→ **Task objective**: In the records below, the lines between the one holding "Made in USA" and the one holding "Foto de casa", inclusive, are to be transcribed exactly; no pictures are to be included.

Top of Records to use

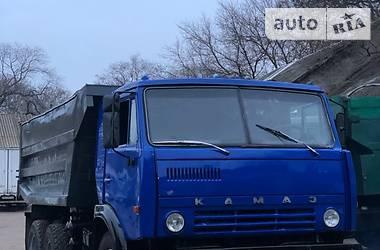 КамАЗ 5511 1989 в Одесі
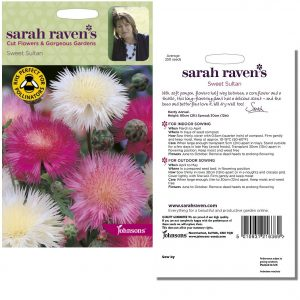 Sarah Raven's Sweet Sultan Seeds by Johnsons
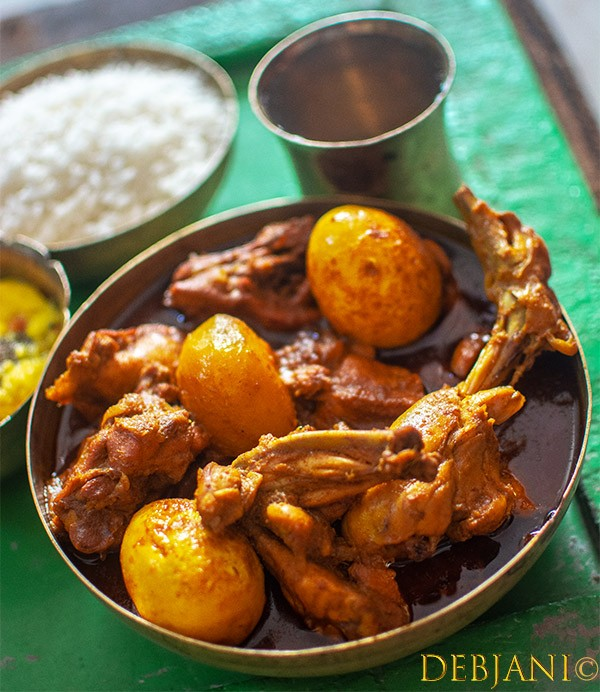 %Dak Bangla Chicken Recipe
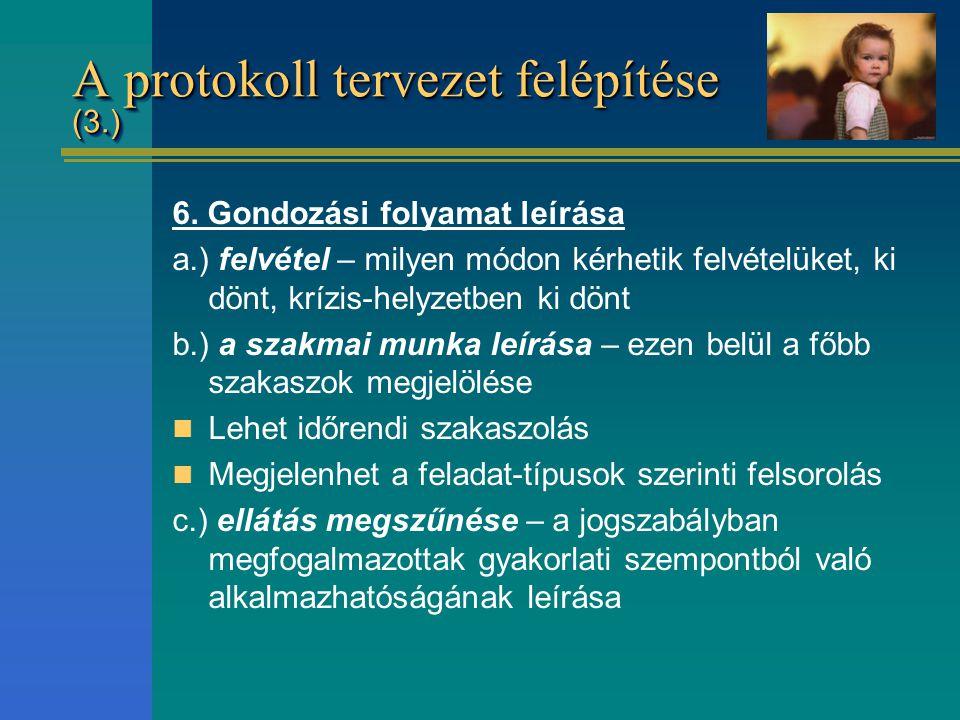 A protokoll tervezet felépítése (3.)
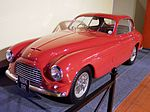 Ferrari 166 Inter Coupé Touring 1949.jpg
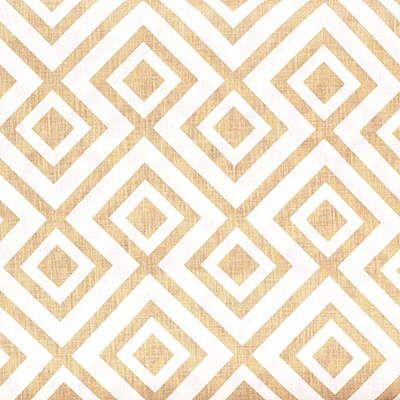 géométrique, cérré, losange, bois et blanc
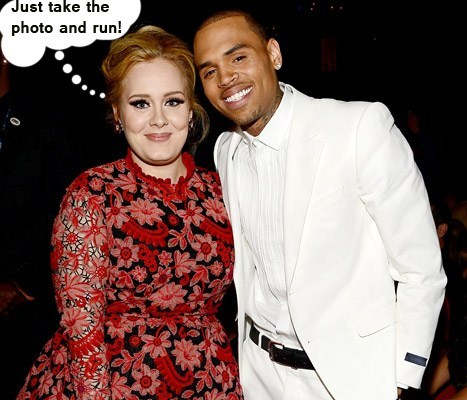 adele,run,scared,chris brown,Photo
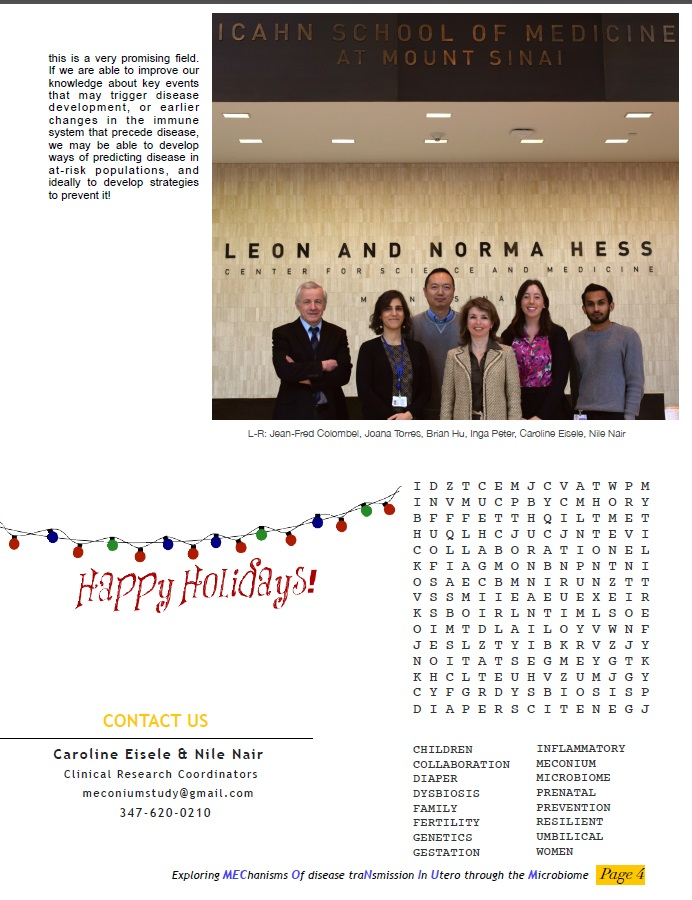 Meconium Study 2016 Holiday Newsletter | Peter Laboratory
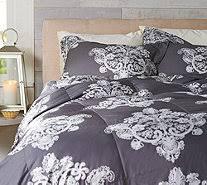 Top Down Comforter Brands Blue Ridge 1000tc Cotton Down Alt Comforter King Page 1 U2014 Qvc Com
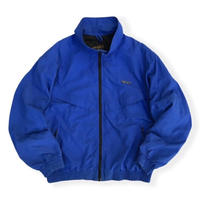 Made in USA / 80's Eddie Bauer / Sport Jacket / Blue L / Used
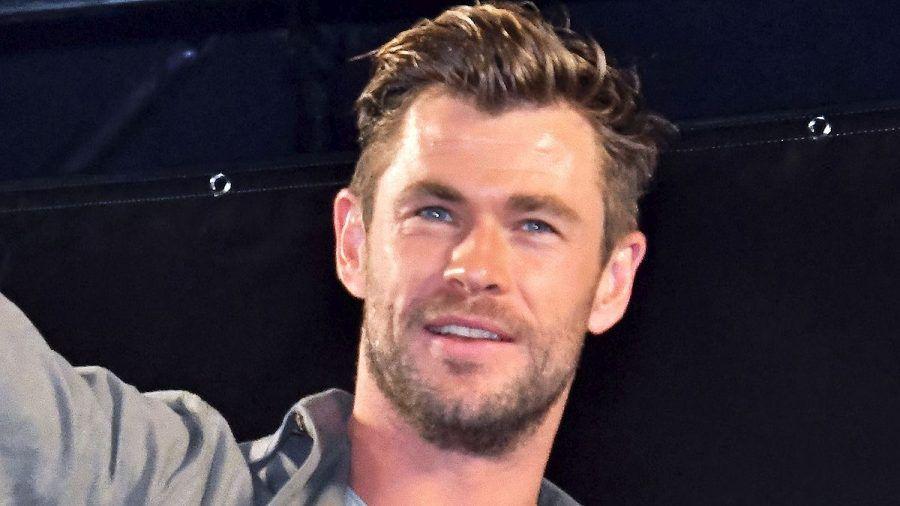 """Chris Hemsworth startet mit Dreh zu """"Thor 4"""""""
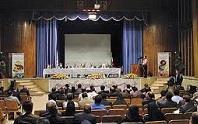 زمان برگزاری مجمع سالانه 6 شرکت + مجمع فوق العاده یک شرکت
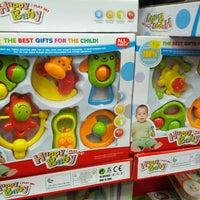 Jodo Baby Shop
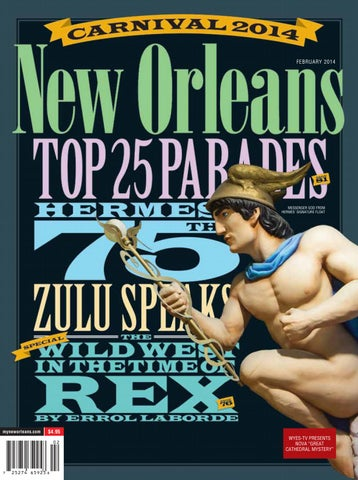 670bf93fc3 New Orleans Magazine February 2014 by Renaissance Publishing - issuu
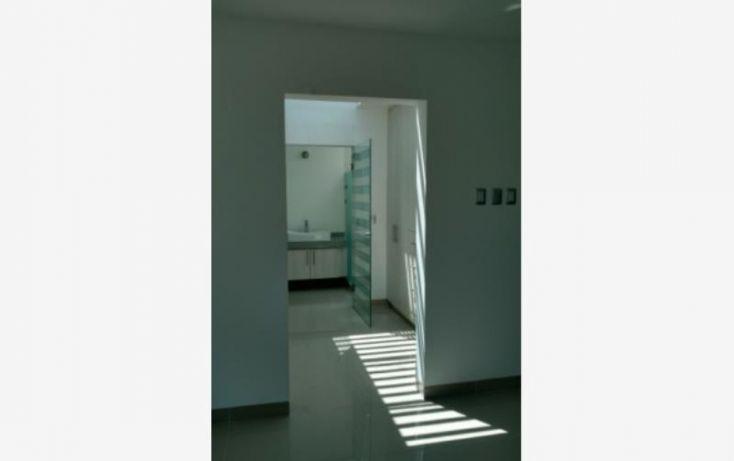 Foto de casa en venta en el refugio 1, villas del refugio, querétaro, querétaro, 1847256 no 12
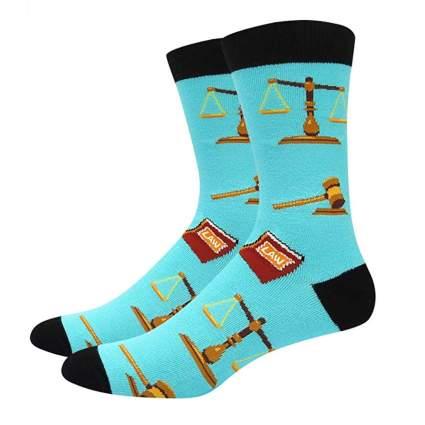 crazy christmas socks for lawyers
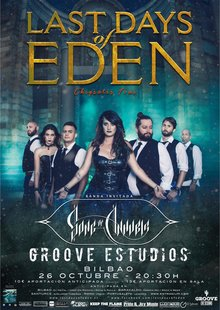 Last Days of Eden en Portugalete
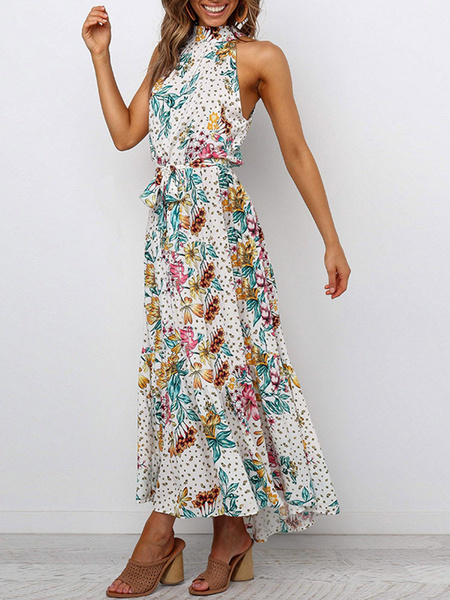 Milanoo Floral Maxi Dress Sleeveless White Printed Jewel Neck Summer Dress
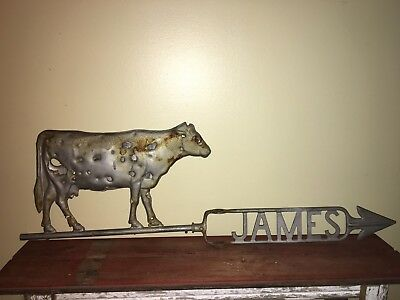 Antique circa-1900, JAMES Weathervane American Folk Art Cow Lightning Rod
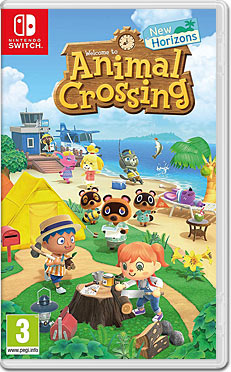 Animal Crossing: New Horizons -FR-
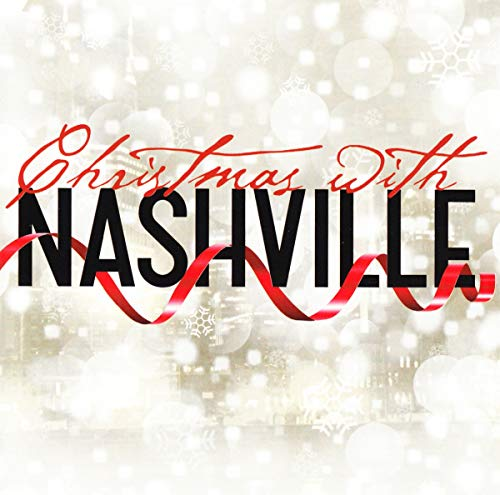 Christmas With Nashville from Various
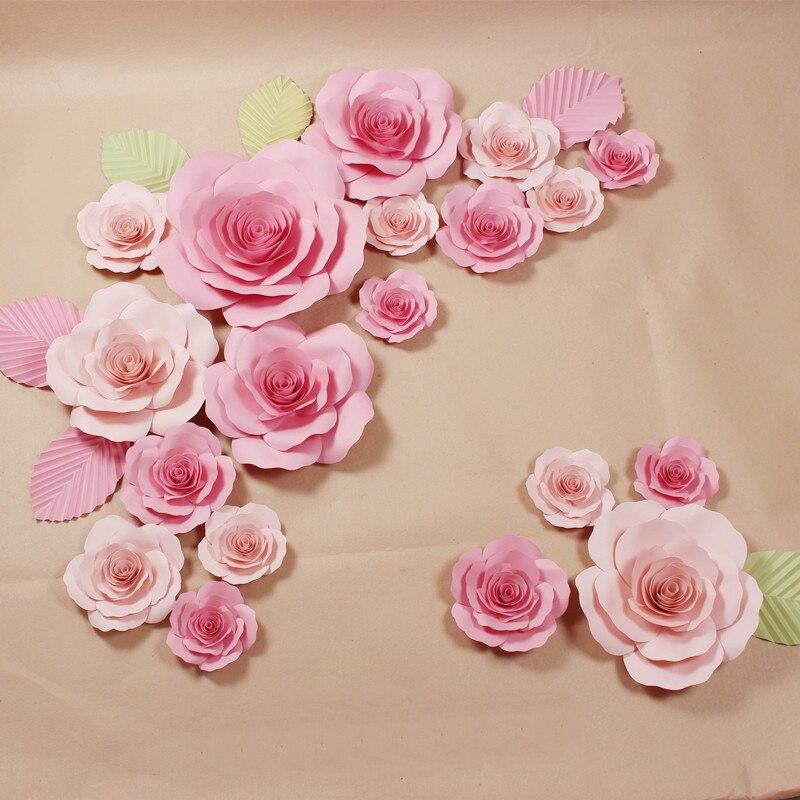 21 unids flores + 6 unids hojas grandes flores de papel gigante para - Para fiestas y celebraciones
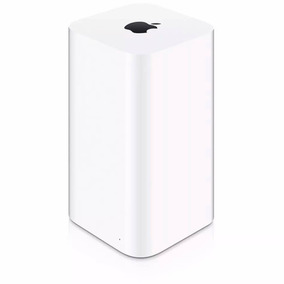 Airport Apple Extreme Me918am/a Wifi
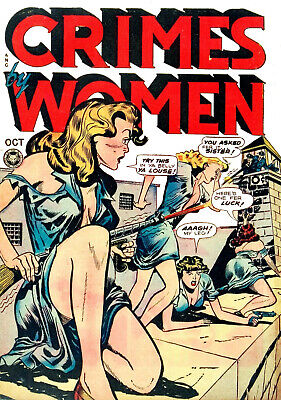 Pre-code Crime Comics On 4 Dvd-roms With Reading Software Over 1000 Issues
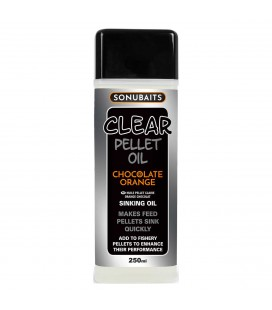 Sonubaits  Clear Pellet Oil Chocolate Orange 250ml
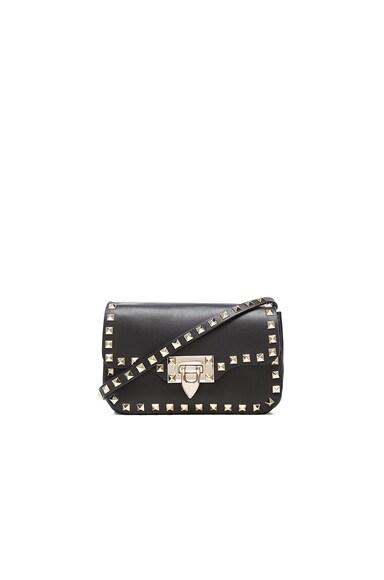 Rockstud Crossbody Bag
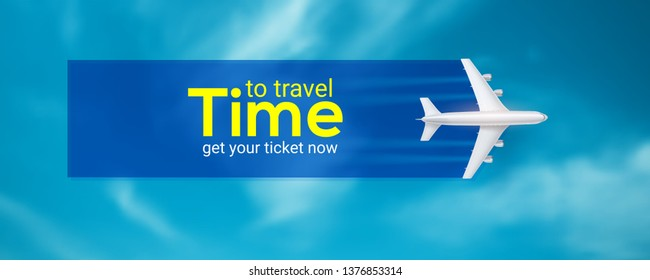 Time to travel. Air transport between countries and continents. Get your ticket now. Realistic icon of airplane on background of blue sky. Vector 3d illustration for touristic and travel agency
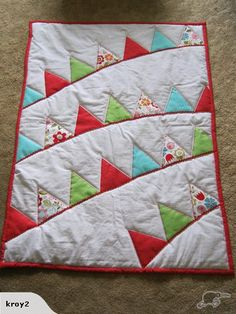 Cot Quilt - Bunting design | Trade Me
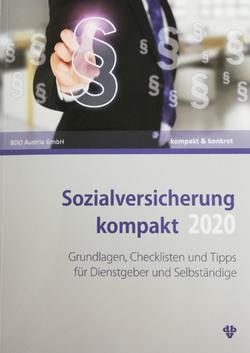 In dritter Auflage bei dbv erschienen: Sozialversicherung kompakt, herausgegeben von BDO (Bild: dbv)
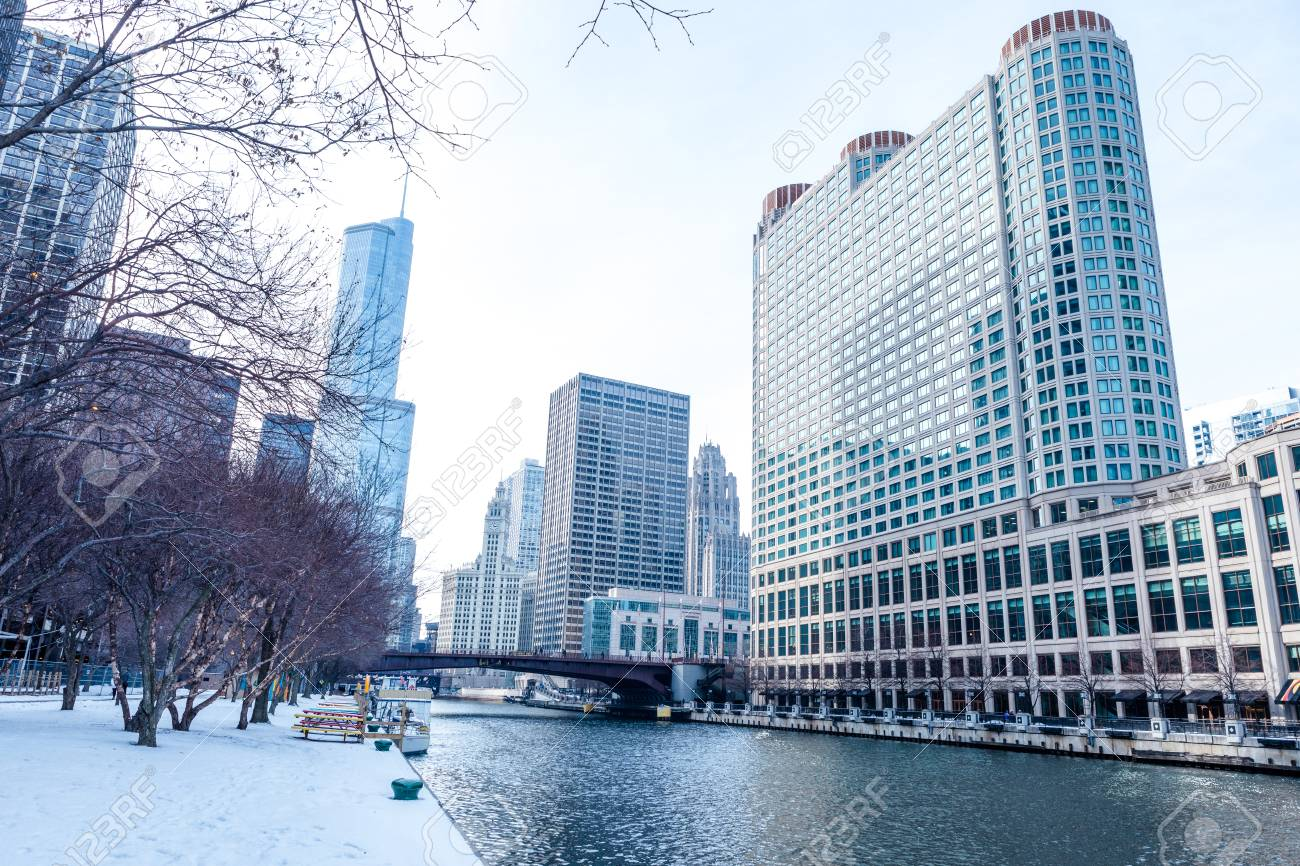 Chicago downtown street scene by the river on a winter day - 97057302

Bottom of Records to use

→ **Written response**:
 Made in USA / 80's Eddie Bauer / Sport Jacket / Blue L / Used
 """Chris Hemsworth startet mit Dreh zu """"Thor 4"""""""
 زمان برگزاری مجمع سالانه 6 شرکت + مجمع فوق العاده یک شرکت
 Jodo Baby Shop
 670bf93fc3 New Orleans Magazine February 2014 by Renaissance Publishing - issuu
 Foto de casa en venta en el refugio 1, villas del refugio, querétaro, querétaro, 1847256 no 12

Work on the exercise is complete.